Rubén Imaz e Yulene Olaizola têm, assim, um material interessantíssimo em mãos. Em vez de grandes batalhas, os desbravadores têm como principal desafio a natureza, representada na barreira física da montanha e no frio rigoroso que marcará a subida, e em suas crenças próprias (em si e no metafísico). A missão debilita Gonzalo e Pedrito, mas revela uma força estranha em Diego. Sua valentia se confunde à loucura, e revela a intenção dos realizadores: desmistificar a imagem de seus heróis. Quando Gonzalo se questiona sobre os povos que massacrou, o cristão fervoroso Diego atribui seus feitos a Deus. A sacralização de atrocidades — uma marca na História das Américas.
Diego de Ordaz se expressa em tom declamatório. Sua afetação revela a falsidade de seu discurso. Se não um hipócrita, um insano. O recado é bem dado. Mas o truque se torna problemático pois o que se diz não representa o que se vê. Pedrito sente dor nos pés, que estão intactos. Os calçados e as roupas deles são limpos e novos, com detalhes em metal brilhosos. Tão perfeitos como as mãos dos personagens, sem machucados e pouco sujas. Se a montanha fosse substituída por um tablado, não faria a menor diferença.
Os personagens de Epitáfio, portanto, nunca convencem como reais conquistadores; estão mais para pessoas bem vestidas para uma festa à fantasia. Como saídos de Monty Python Em Busca do Cálice Sagrado. Um detalhe que, num filme de enquadramentos fechados e marcado pela monotonia (a escalada é íngreme, o roteiro é plano), faz uma baita diferença. Desliga o espectador da história em que nada se parece crível. Assim, a impressão que se tem é do subaproveitamento de uma premissa curiosa, bem intencionada, que teria ganhado tanto mais se explorada com mais cuidado e verossimilhança.
Cinema radical em formato convencional
O segundo dia da mostra competitiva de curtas-metragens foi bem interessante. Num conflito de propostas estéticas, vitória do cinema convencional. Quer dizer, no formato, pois a mensagem do documentário USP 7% se baseia numa mensagem positivamente radical.
USP 7% trata das desigualdades raciais que assolam a maior universidade do país. Causa e consequência da ausência de negros na USP, sintomática sobre o racismo velado no Brasil, é comentada por educadores, alunos e vestibulandos que não só enxergam, como sentem na pele os efeitos da discriminação.

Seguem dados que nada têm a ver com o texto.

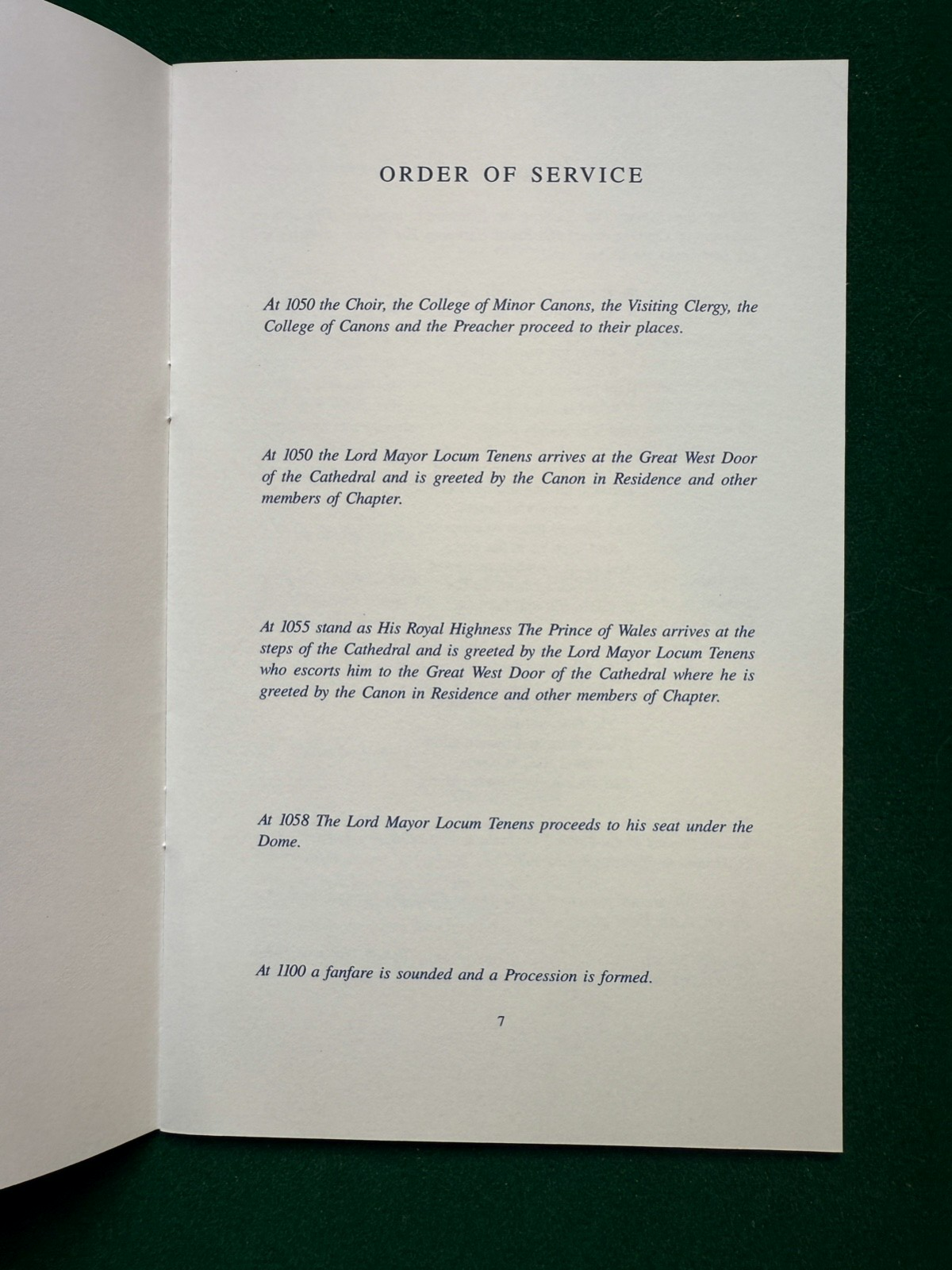 ORDER OF SERVICE

At 1050 the Choir, the College of Minor Canons, the Visiting Clergy, the College of Canons and the Preacher proceed to their places.

At 1050 the Lord Mayor Locum Tenens arrives at the Great West Door of the Cathedral and is greeted by the Canon in Residence and other members of Chapter.

At 1055 stand as His Royal Highness The Prince of Wales arrives at the steps of the Cathedral and is greeted by the Lord Mayor Locum Tenens who escorts him to the Great West Door of the Cathedral where he is greeted by the Canon in Residence and other members of Chapter.

At 1058 The Lord Mayor Locum Tenens proceeds to his seat under the Dome.

At 1100 a fanfare is sounded and a Procession is formed.

7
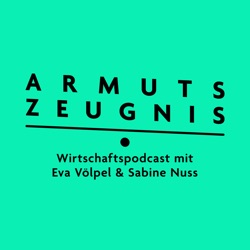 ARMUTS
ZEUGNIS

Wirtschaftspodcast mit
Eva Völpel & Sabine Nuss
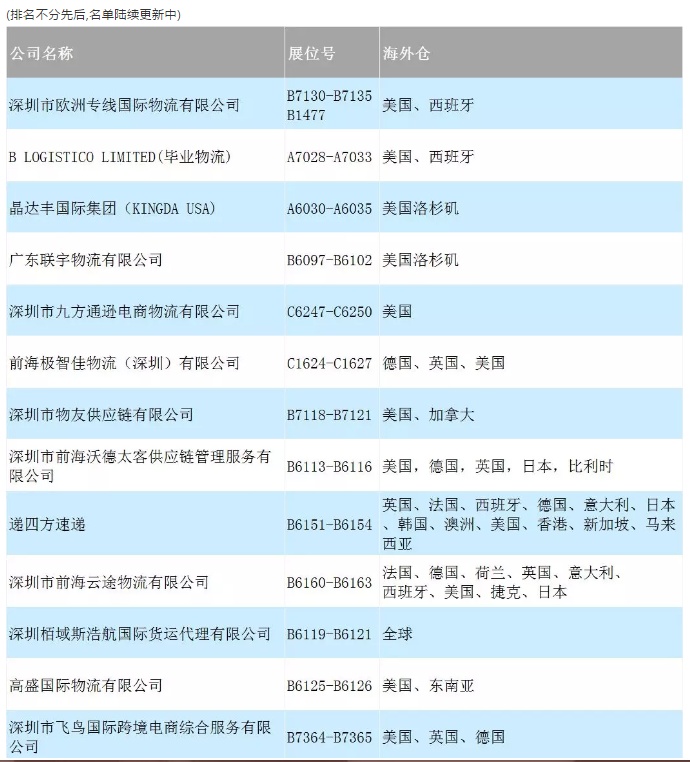 (排名不分先后,名单陆续更新中)

| 公司名称 | 展位号 | 海外仓 |
|---|---|---|
| 深圳市欧洲专线国际物流有限公司 | B7130-B7135 B1477 | 美国、西班牙 |
| B LOGISTICO LIMITED(毕业物流) | A7028-A7033 | 美国、西班牙 |
| 晶达丰国际集团（KINGDA USA) | A6030-A6035 | 美国洛杉矶 |
| 广东联宇物流有限公司 | B6097-B6102 | 美国洛杉矶 |
| 深圳市九方通逊电商物流有限公司 | C6247-C6250 | 美国 |
| 前海极智佳物流（深圳）有限公司 | C1624-C1627 | 德国、英国、美国 |
| 深圳市物友供应链有限公司 | B7118-B7121 | 美国、加拿大 |
| 深圳市前海沃德太客供应链管理服务有限公司 | B6113-B6116 | 美国，德国，英国，日本，比利时 |
| 递四方速递 | B6151-B6154 | 英国、法国、西班牙、德国、意大利、日本、韩国、澳洲、美国、香港、新加坡、马来西亚 |
| 深圳市前海云途物流有限公司 | B6160-B6163 | 法国、德国、荷兰、英国、意大利、西班牙、美国、捷克、日本 |
| 深圳栢域斯浩航国际货运代理有限公司 | B6119-B6121 | 全球 |
| 高盛国际物流有限公司 | B6125-B6126 | 美国、东南亚 |
| 深圳市飞鸟国际跨境电商综合服务有限公司 | B7364-B7365 | 美国、英国、德国 |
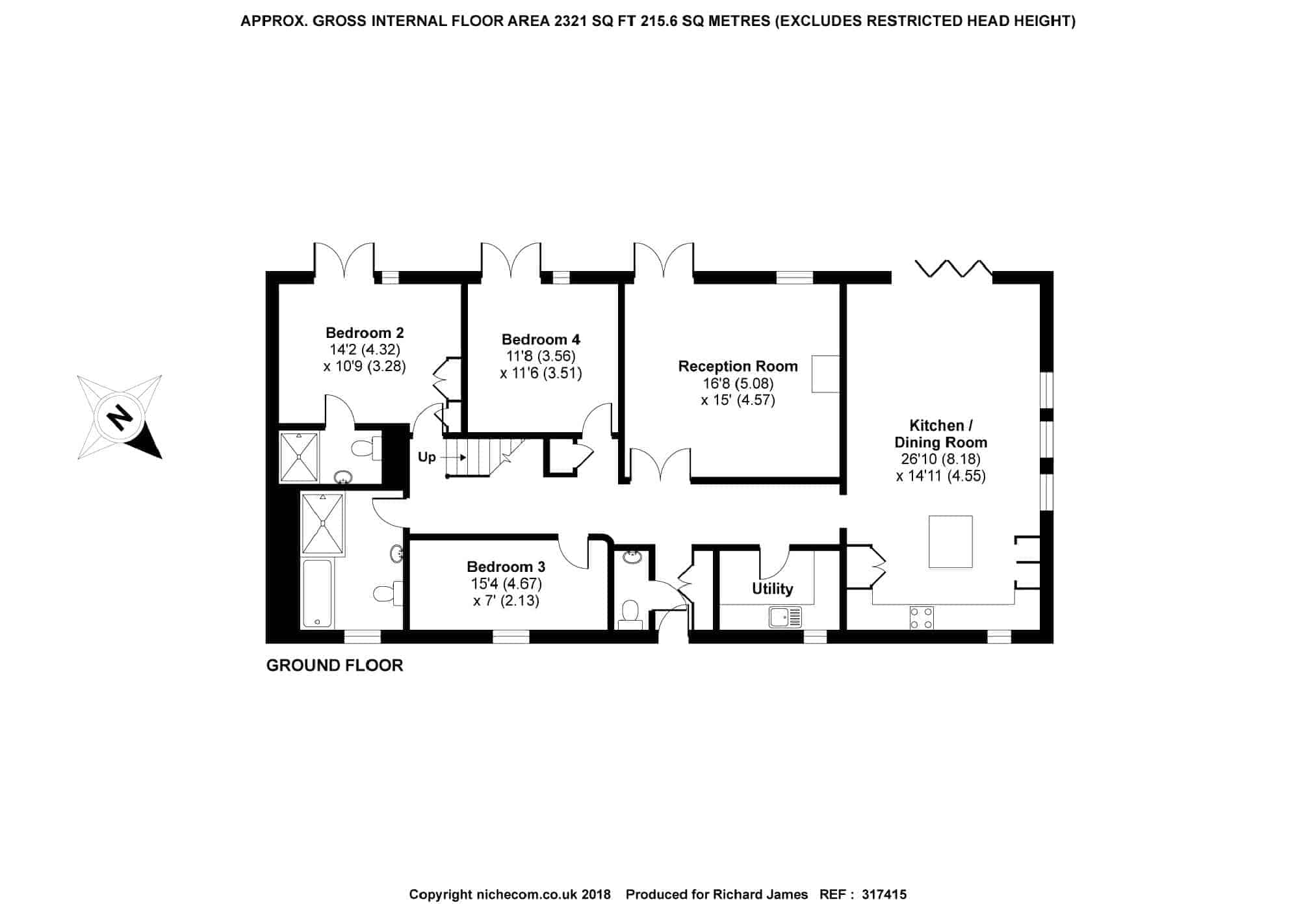 APPROX. GROSS INTERNAL FLOOR AREA 2321 SQ FT 215.6 SQ METRES (EXCLUDES RESTRICTED HEAD HEIGHT)

N

Bedroom 2
14'2 (4.32)
x 10'9 (3.28)

Bedroom 4
11'8 (3.56)
x 11'6 (3.51)

Reception Room
16'8 (5.08)
x 15' (4.57)

Kitchen / Dining Room
26'10 (8.18)
x 14'11 (4.55)

Up

Bedroom 3
15'4 (4.67)
x 7' (2.13)

Utility

GROUND FLOOR

Copyright nichecom.co.uk 2018 Produced for Richard James REF : 317415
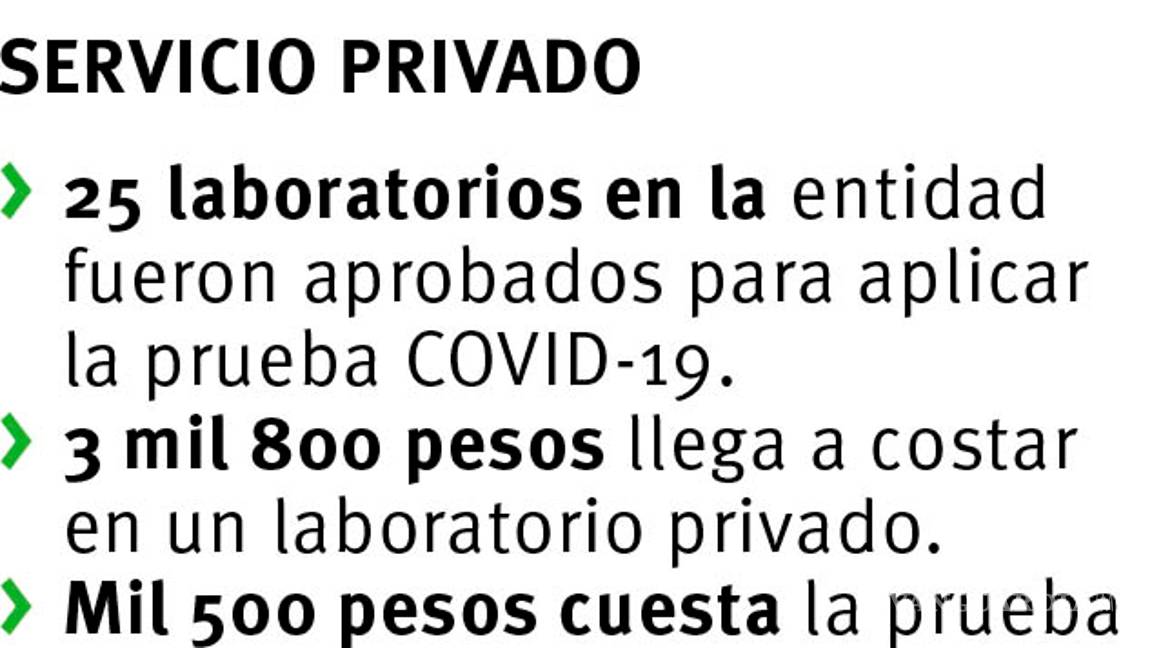 SERVICIO PRIVADO

› 25 laboratorios en la entidad fueron aprobados para aplicar la prueba COVID-19.

› 3 mil 800 pesos llega a costar en un laboratorio privado.

› Mil 500 pesos cuesta la prueba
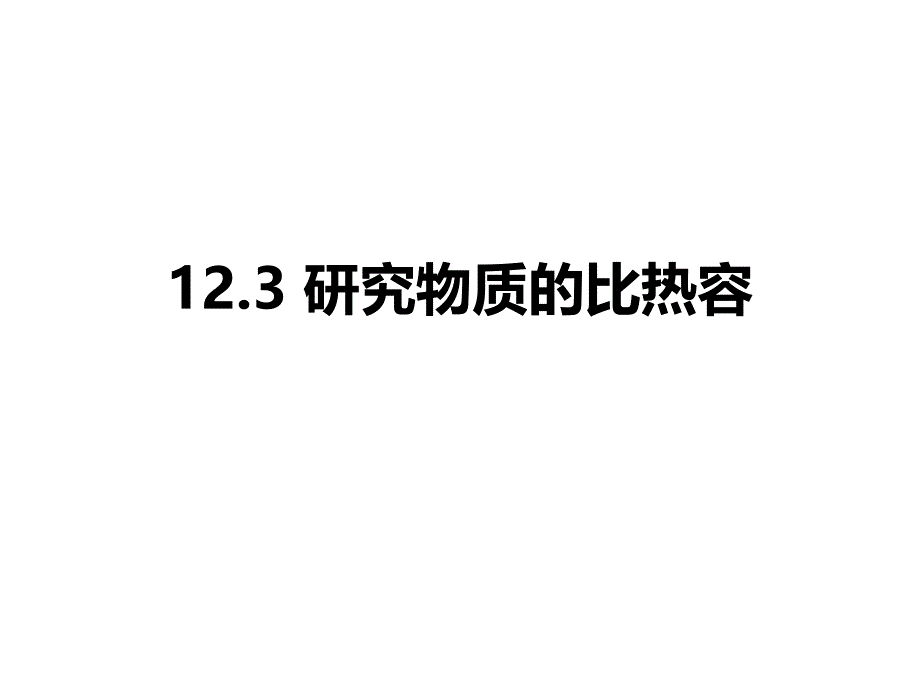 12.3 研究物质的比热容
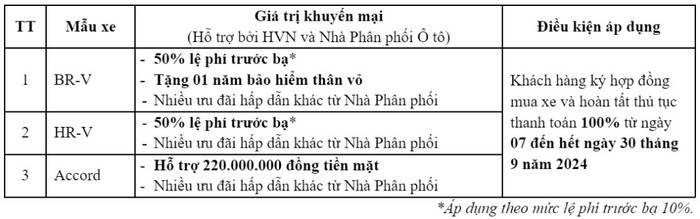 | TT | Mẫu xe | Giá trị khuyến mại (Hỗ trợ bởi HVN và Nhà Phân phối Ô tô) | Điều kiện áp dụng |
|---|---|---|---|
| 1 | BR-V | - 50% lệ phí trước bạ* - Tặng 01 năm bảo hiểm thân vỏ - Nhiều ưu đãi hấp dẫn khác từ Nhà Phân phối | Khách hàng ký hợp đồng mua xe và hoàn tất thủ tục thanh toán 100% từ ngày 07 đến hết ngày 30 tháng 9 năm 2024 |
| 2 | HR-V | - 50% lệ phí trước bạ* - Nhiều ưu đãi hấp dẫn khác từ Nhà Phân phối | |
| 3 | Accord | - Hỗ trợ 220.000.000 đồng tiền mặt - Nhiều ưu đãi hấp dẫn khác từ Nhà Phân phối | |

*Áp dụng theo mức lệ phí trước bạ 10%.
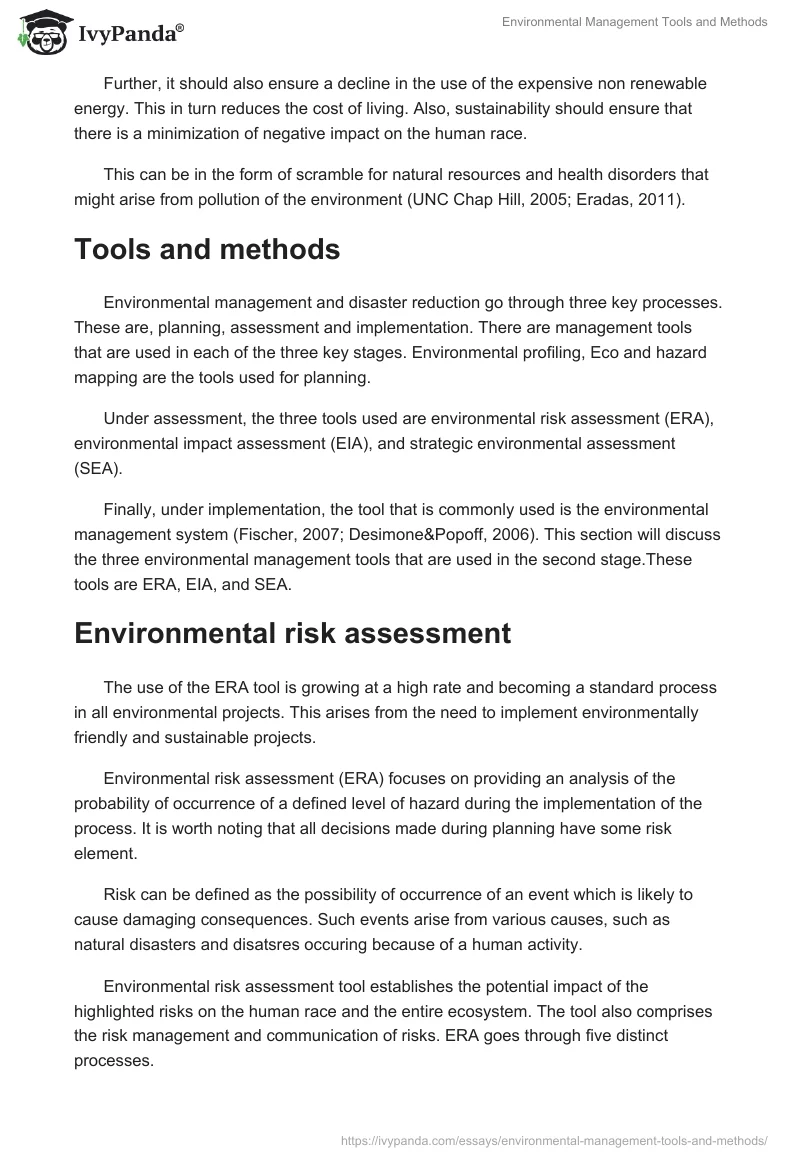 IvyPanda®

Environmental Management Tools and Methods

Further, it should also ensure a decline in the use of the expensive non renewable energy. This in turn reduces the cost of living. Also, sustainability should ensure that there is a minimization of negative impact on the human race.

This can be in the form of scramble for natural resources and health disorders that might arise from pollution of the environment (UNC Chap Hill, 2005; Eradas, 2011).

Tools and methods

Environmental management and disaster reduction go through three key processes. These are, planning, assessment and implementation. There are management tools that are used in each of the three key stages. Environmental profiling, Eco and hazard mapping are the tools used for planning.

Under assessment, the three tools used are environmental risk assessment (ERA), environmental impact assessment (EIA), and strategic environmental assessment (SEA).

Finally, under implementation, the tool that is commonly used is the environmental management system (Fischer, 2007; Desimone&Popoff, 2006). This section will discuss the three environmental management tools that are used in the second stage.These tools are ERA, EIA, and SEA.

Environmental risk assessment

The use of the ERA tool is growing at a high rate and becoming a standard process in all environmental projects. This arises from the need to implement environmentally friendly and sustainable projects.

Environmental risk assessment (ERA) focuses on providing an analysis of the probability of occurrence of a defined level of hazard during the implementation of the process. It is worth noting that all decisions made during planning have some risk element.

Risk can be defined as the possibility of occurrence of an event which is likely to cause damaging consequences. Such events arise from various causes, such as natural disasters and disatsres occuring because of a human activity.

Environmental risk assessment tool establishes the potential impact of the highlighted risks on the human race and the entire ecosystem. The tool also comprises the risk management and communication of risks. ERA goes through five distinct processes.

https://ivypanda.com/essays/environmental-management-tools-and-methods/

Um filme importante, conduzido com a devida sobriedade e contundência.
Quando É Lá Fora abriu a noite com uma proposta ousada. O curta mineiro é uma ficção científica sobre a alienação do ser humano num mundo distópico, onde todos andam, se vestem e, logo, pensam igual. Um filme experimental, de premissa ambiciosa e execução simples - justificável pelo tamanho do pequenino projeto, realizado por jovens estudantes de cinema.
O Teto Sobre Nós apresenta um cinema mais maduro em sua proposta semidocumental, sobre a constante desocupação de um prédio abandonado em Porto Alegre. O filme é sensível, mas nota-se uma estética pretensamente diferenciada que se iguala à de muitos jovens cineastas.
Monstro, declaração de amor de Breno Baptista a uma grande paixão, é interessante. Sua narrativa quase predominantemente composta de fotografias do ex-namorado é bem montada e contextualizada em sua narração (nem sempre tão compreensível, por causa qualidade da gravação e/ou do seu tom de voz). Uma poesia suja - o que é um baita elogio.
Hoje no Cine Ceará 2016
Neste sábado (18), o terceiro dia de Cine Ceará 2016 contará com a exibição de apenas um filme da mostra competitiva de curtas: Janaina Overdrive, de Mozart Freire. Na competição de longas, por sua vez, serão dois: o brasileiro Maresia, de Marcos Guttmann, e o panamenho Salsipuedes, de Ricardo Aguilar e Manolito Rodríguez.